Content starts
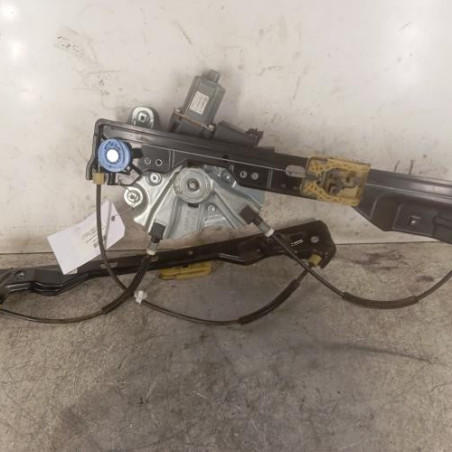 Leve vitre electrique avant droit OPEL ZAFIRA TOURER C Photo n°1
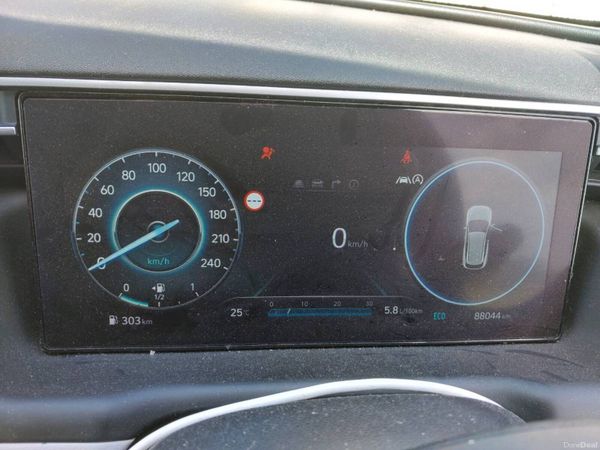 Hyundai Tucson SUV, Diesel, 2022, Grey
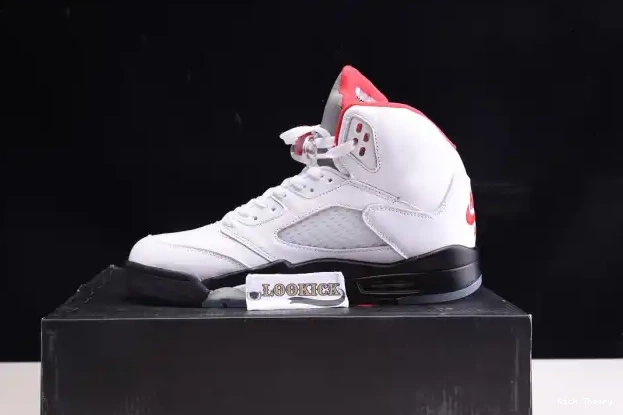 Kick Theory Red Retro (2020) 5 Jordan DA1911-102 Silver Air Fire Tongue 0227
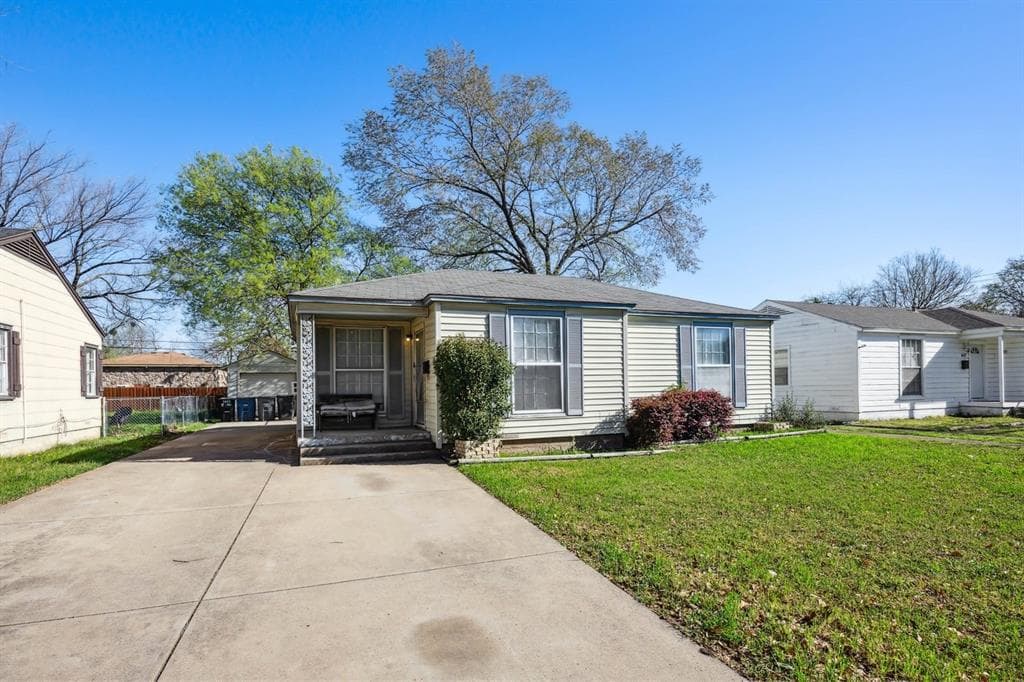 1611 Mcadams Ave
Content ends
Content starts
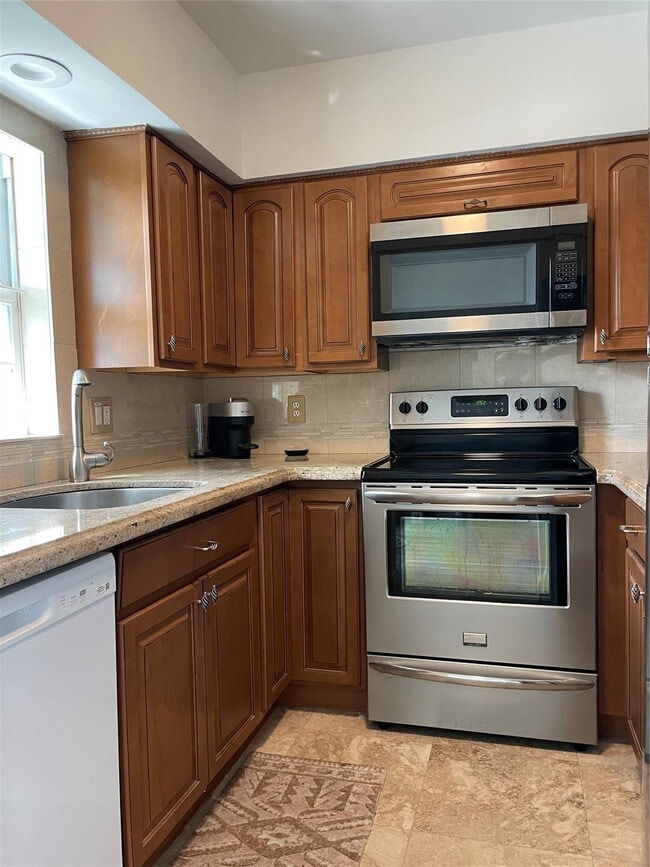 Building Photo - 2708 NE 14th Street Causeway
Content ends
▸ **Task to complete**:
What lines above run from the one with "Leve vitre electrique" to the one with "1611 Mcadams Ave"? Give them again exactly, ends included, and leave the pictures out.

▸ **Solution to this task**:
 Leve vitre electrique avant droit OPEL ZAFIRA TOURER C Photo n°1
 Hyundai Tucson SUV, Diesel, 2022, Grey
 Kick Theory Red Retro (2020) 5 Jordan DA1911-102 Silver Air Fire Tongue 0227
 1611 Mcadams Ave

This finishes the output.